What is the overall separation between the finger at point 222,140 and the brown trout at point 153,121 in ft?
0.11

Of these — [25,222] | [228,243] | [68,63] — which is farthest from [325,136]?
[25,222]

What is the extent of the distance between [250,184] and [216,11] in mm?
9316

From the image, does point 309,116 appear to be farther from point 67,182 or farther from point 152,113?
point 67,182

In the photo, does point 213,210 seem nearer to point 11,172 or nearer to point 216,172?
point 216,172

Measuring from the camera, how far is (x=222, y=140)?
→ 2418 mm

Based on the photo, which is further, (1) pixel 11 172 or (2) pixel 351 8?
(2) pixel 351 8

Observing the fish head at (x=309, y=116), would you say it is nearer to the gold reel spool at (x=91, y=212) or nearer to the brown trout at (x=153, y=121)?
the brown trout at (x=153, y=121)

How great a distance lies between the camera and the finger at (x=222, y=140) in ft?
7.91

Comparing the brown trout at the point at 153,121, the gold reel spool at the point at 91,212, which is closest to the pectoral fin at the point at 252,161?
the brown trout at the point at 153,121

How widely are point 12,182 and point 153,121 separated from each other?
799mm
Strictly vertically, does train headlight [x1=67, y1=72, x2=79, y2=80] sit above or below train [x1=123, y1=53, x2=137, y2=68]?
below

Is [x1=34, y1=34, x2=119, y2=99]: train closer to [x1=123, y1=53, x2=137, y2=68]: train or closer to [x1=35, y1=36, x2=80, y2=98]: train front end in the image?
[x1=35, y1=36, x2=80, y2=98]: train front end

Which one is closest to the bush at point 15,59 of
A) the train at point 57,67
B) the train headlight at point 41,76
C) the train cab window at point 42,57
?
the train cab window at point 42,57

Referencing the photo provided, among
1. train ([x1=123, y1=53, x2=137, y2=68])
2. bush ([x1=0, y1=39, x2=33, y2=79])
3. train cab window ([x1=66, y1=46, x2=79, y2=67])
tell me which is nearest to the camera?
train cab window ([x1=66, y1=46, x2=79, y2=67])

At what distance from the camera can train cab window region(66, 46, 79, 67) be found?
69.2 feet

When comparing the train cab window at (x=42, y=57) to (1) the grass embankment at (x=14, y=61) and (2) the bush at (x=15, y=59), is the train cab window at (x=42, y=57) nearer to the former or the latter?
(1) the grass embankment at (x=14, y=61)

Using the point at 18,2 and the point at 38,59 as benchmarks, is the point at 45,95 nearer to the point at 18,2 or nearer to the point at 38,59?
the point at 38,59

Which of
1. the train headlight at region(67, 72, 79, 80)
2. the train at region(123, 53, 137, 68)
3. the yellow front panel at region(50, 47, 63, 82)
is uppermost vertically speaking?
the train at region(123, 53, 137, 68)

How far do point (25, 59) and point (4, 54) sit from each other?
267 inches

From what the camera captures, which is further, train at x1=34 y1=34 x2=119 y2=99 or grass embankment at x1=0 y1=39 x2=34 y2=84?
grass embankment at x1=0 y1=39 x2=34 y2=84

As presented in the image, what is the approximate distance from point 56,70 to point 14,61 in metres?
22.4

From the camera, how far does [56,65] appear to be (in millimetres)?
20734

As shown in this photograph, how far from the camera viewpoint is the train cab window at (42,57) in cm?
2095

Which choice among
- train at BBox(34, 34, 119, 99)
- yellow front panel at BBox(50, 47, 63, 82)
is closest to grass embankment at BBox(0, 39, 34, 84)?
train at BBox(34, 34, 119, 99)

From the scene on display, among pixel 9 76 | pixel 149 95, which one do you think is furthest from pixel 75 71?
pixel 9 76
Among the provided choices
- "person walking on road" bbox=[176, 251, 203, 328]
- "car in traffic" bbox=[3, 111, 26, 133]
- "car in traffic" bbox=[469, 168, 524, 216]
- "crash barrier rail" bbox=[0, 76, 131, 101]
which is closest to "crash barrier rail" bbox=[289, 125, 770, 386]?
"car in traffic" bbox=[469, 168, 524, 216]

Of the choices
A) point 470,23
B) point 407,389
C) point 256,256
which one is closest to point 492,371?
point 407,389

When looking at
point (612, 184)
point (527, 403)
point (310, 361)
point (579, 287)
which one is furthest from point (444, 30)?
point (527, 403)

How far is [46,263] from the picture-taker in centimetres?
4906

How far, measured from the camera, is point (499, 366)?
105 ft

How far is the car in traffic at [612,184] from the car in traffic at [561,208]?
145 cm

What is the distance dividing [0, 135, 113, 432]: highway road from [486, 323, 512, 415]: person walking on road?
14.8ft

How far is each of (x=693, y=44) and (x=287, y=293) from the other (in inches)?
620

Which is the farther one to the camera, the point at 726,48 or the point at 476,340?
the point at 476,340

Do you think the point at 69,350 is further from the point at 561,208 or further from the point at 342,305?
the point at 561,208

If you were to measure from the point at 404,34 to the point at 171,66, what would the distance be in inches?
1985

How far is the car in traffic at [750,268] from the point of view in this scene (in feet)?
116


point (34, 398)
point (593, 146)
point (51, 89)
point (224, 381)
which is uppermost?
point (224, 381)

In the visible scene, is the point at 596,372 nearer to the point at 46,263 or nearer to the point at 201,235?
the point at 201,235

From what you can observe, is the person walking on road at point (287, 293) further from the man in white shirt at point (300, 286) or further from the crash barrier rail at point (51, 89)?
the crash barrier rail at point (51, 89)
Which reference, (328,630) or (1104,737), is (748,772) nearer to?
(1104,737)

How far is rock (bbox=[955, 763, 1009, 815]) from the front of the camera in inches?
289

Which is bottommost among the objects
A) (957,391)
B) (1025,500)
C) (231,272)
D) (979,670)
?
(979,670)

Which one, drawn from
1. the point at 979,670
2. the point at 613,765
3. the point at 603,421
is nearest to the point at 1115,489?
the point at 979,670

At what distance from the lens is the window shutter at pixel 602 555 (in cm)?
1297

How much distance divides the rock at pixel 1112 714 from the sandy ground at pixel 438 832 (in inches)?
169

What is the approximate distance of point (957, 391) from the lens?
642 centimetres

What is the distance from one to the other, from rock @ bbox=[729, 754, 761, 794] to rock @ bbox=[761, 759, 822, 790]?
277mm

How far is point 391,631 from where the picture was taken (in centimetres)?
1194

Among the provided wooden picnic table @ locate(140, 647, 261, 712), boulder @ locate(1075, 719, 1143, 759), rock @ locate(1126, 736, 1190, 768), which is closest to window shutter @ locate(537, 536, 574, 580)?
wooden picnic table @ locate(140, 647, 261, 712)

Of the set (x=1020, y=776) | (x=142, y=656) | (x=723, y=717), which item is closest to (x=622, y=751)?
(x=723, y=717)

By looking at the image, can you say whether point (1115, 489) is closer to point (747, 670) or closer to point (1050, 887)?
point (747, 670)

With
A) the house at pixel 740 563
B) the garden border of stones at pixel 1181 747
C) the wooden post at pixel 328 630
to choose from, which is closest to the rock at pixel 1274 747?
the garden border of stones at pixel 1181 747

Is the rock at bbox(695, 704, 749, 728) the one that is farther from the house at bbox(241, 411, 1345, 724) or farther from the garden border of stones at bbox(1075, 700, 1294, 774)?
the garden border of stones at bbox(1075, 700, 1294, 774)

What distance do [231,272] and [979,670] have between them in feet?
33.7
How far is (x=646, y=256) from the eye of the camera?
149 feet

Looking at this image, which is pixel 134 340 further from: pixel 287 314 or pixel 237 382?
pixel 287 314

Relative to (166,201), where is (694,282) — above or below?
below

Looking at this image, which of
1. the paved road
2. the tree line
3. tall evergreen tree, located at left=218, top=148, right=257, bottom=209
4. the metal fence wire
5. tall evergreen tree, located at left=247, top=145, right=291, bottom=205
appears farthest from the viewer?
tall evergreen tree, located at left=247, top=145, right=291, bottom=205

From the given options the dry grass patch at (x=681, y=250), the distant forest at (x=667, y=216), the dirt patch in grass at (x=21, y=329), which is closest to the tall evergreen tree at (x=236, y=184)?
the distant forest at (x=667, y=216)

§

## [Goal]
All of the entries must be written out exactly as they stand.

## [Written answer]
What is the overall separation between the finger at point 222,140 and the brown trout at point 153,121 in ft?
0.11

Of these — [25,222] | [228,243] | [68,63] — which is farthest from [325,136]?
[25,222]

What is the extent of the distance between [250,184] and [216,11] in mm?
9316

From the image, does point 309,116 appear to be farther from point 67,182 or farther from point 152,113?
point 67,182

In the photo, does point 213,210 seem nearer to point 11,172 or nearer to point 216,172?
point 216,172

Measuring from the camera, how far is (x=222, y=140)?
→ 2418 mm

Based on the photo, which is further, (1) pixel 11 172 or (2) pixel 351 8?
(2) pixel 351 8

Observing the fish head at (x=309, y=116), would you say it is nearer to the gold reel spool at (x=91, y=212) or nearer to the brown trout at (x=153, y=121)?
the brown trout at (x=153, y=121)

How great a distance lies between the camera and the finger at (x=222, y=140) in ft?
7.91

Comparing the brown trout at the point at 153,121, the gold reel spool at the point at 91,212, which is closest to the pectoral fin at the point at 252,161?
the brown trout at the point at 153,121

How widely are point 12,182 and point 153,121 separated from each other?
799mm
Strictly vertically, does train headlight [x1=67, y1=72, x2=79, y2=80] sit above or below train [x1=123, y1=53, x2=137, y2=68]?
below

Is [x1=34, y1=34, x2=119, y2=99]: train closer to [x1=123, y1=53, x2=137, y2=68]: train or closer to [x1=35, y1=36, x2=80, y2=98]: train front end in the image?
[x1=35, y1=36, x2=80, y2=98]: train front end

Which one is closest to the bush at point 15,59 of
A) the train at point 57,67
B) the train headlight at point 41,76
C) the train cab window at point 42,57
?
the train cab window at point 42,57

Referencing the photo provided, among
1. train ([x1=123, y1=53, x2=137, y2=68])
2. bush ([x1=0, y1=39, x2=33, y2=79])
3. train cab window ([x1=66, y1=46, x2=79, y2=67])
tell me which is nearest to the camera?
train cab window ([x1=66, y1=46, x2=79, y2=67])

At what distance from the camera can train cab window region(66, 46, 79, 67) be found?
69.2 feet

When comparing the train cab window at (x=42, y=57) to (1) the grass embankment at (x=14, y=61) and (2) the bush at (x=15, y=59), is the train cab window at (x=42, y=57) nearer to the former or the latter?
(1) the grass embankment at (x=14, y=61)

Using the point at 18,2 and the point at 38,59 as benchmarks, is the point at 45,95 nearer to the point at 18,2 or nearer to the point at 38,59?
the point at 38,59

Which of
1. the train headlight at region(67, 72, 79, 80)
2. the train at region(123, 53, 137, 68)
3. the yellow front panel at region(50, 47, 63, 82)
is uppermost vertically speaking?
the train at region(123, 53, 137, 68)

How far do point (25, 59) and point (4, 54) sit from each other?
267 inches

From what the camera captures, which is further, train at x1=34 y1=34 x2=119 y2=99 or grass embankment at x1=0 y1=39 x2=34 y2=84?
grass embankment at x1=0 y1=39 x2=34 y2=84

As presented in the image, what is the approximate distance from point 56,70 to point 14,61 in metres?
22.4

From the camera, how far does [56,65] appear to be (in millimetres)?
20734

As shown in this photograph, how far from the camera viewpoint is the train cab window at (42,57) in cm?
2095

Which choice among
- train at BBox(34, 34, 119, 99)
- yellow front panel at BBox(50, 47, 63, 82)
is closest to grass embankment at BBox(0, 39, 34, 84)?
train at BBox(34, 34, 119, 99)

From the scene on display, among pixel 9 76 | pixel 149 95, which one do you think is furthest from pixel 75 71?
pixel 9 76
Among the provided choices
- "person walking on road" bbox=[176, 251, 203, 328]
- "car in traffic" bbox=[3, 111, 26, 133]
- "car in traffic" bbox=[469, 168, 524, 216]
- "crash barrier rail" bbox=[0, 76, 131, 101]
which is closest to "crash barrier rail" bbox=[289, 125, 770, 386]?
"car in traffic" bbox=[469, 168, 524, 216]

Of the choices
A) point 470,23
B) point 407,389
C) point 256,256
which one is closest to point 492,371?
point 407,389

When looking at
point (612, 184)
point (527, 403)
point (310, 361)
point (579, 287)
which one is furthest from point (444, 30)?
point (527, 403)

How far is [46,263] from the picture-taker in centimetres?
4906

How far, measured from the camera, is point (499, 366)?
105 ft

How far is the car in traffic at [612,184] from the car in traffic at [561,208]?
145 cm

What is the distance dividing [0, 135, 113, 432]: highway road from [486, 323, 512, 415]: person walking on road?
14.8ft

How far is each of (x=693, y=44) and (x=287, y=293) from the other (in inches)?
620

Which is the farther one to the camera, the point at 726,48 or the point at 476,340?
the point at 476,340

Do you think the point at 69,350 is further from the point at 561,208 or further from the point at 342,305?
the point at 561,208

If you were to measure from the point at 404,34 to the point at 171,66, what would the distance be in inches?
1985

How far is the car in traffic at [750,268] from the point of view in this scene (in feet)?
116


point (34, 398)
point (593, 146)
point (51, 89)
point (224, 381)
which is uppermost?
point (224, 381)

In the visible scene, is the point at 596,372 nearer to the point at 46,263 or nearer to the point at 201,235?
the point at 201,235

From what you can observe, is the person walking on road at point (287, 293) further from the man in white shirt at point (300, 286) or further from the crash barrier rail at point (51, 89)?
the crash barrier rail at point (51, 89)
Which reference, (328,630) or (1104,737), is (748,772) nearer to?
(1104,737)

How far is rock (bbox=[955, 763, 1009, 815]) from the front of the camera in inches?
289

Which is bottommost among the objects
A) (957,391)
B) (1025,500)
C) (231,272)
D) (979,670)
?
(979,670)

Which one, drawn from
1. the point at 979,670
2. the point at 613,765
3. the point at 603,421
is nearest to the point at 1115,489?
the point at 979,670

At what distance from the lens is the window shutter at pixel 602 555 (in cm)?
1297

How much distance divides the rock at pixel 1112 714 from the sandy ground at pixel 438 832 (in inches)?
169

What is the approximate distance of point (957, 391) from the lens?
642 centimetres

What is the distance from one to the other, from rock @ bbox=[729, 754, 761, 794] to rock @ bbox=[761, 759, 822, 790]?
277mm

How far is point 391,631 from where the picture was taken (in centimetres)?
1194

Among the provided wooden picnic table @ locate(140, 647, 261, 712), boulder @ locate(1075, 719, 1143, 759), rock @ locate(1126, 736, 1190, 768), which is closest to window shutter @ locate(537, 536, 574, 580)?
wooden picnic table @ locate(140, 647, 261, 712)

Of the set (x=1020, y=776) | (x=142, y=656) | (x=723, y=717), which item is closest to (x=622, y=751)?
(x=723, y=717)

By looking at the image, can you say whether point (1115, 489) is closer to point (747, 670) or closer to point (1050, 887)?
point (747, 670)

With
A) the house at pixel 740 563
B) the garden border of stones at pixel 1181 747
C) the wooden post at pixel 328 630
to choose from, which is closest to the rock at pixel 1274 747?
the garden border of stones at pixel 1181 747

Is the rock at bbox(695, 704, 749, 728) the one that is farther from the house at bbox(241, 411, 1345, 724) or farther from the garden border of stones at bbox(1075, 700, 1294, 774)?
the garden border of stones at bbox(1075, 700, 1294, 774)

What distance do [231,272] and [979,670] have between them in feet?
33.7
How far is (x=646, y=256) from the eye of the camera?
149 feet

Looking at this image, which is pixel 134 340 further from: pixel 287 314 or pixel 237 382?
pixel 287 314

Relative to (166,201), where is (694,282) — above or below?
below

Looking at this image, which of
1. the paved road
2. the tree line
3. tall evergreen tree, located at left=218, top=148, right=257, bottom=209
4. the metal fence wire
5. tall evergreen tree, located at left=247, top=145, right=291, bottom=205
appears farthest from the viewer?
tall evergreen tree, located at left=247, top=145, right=291, bottom=205

From the given options the dry grass patch at (x=681, y=250), the distant forest at (x=667, y=216), the dirt patch in grass at (x=21, y=329), which is closest to the tall evergreen tree at (x=236, y=184)?
the distant forest at (x=667, y=216)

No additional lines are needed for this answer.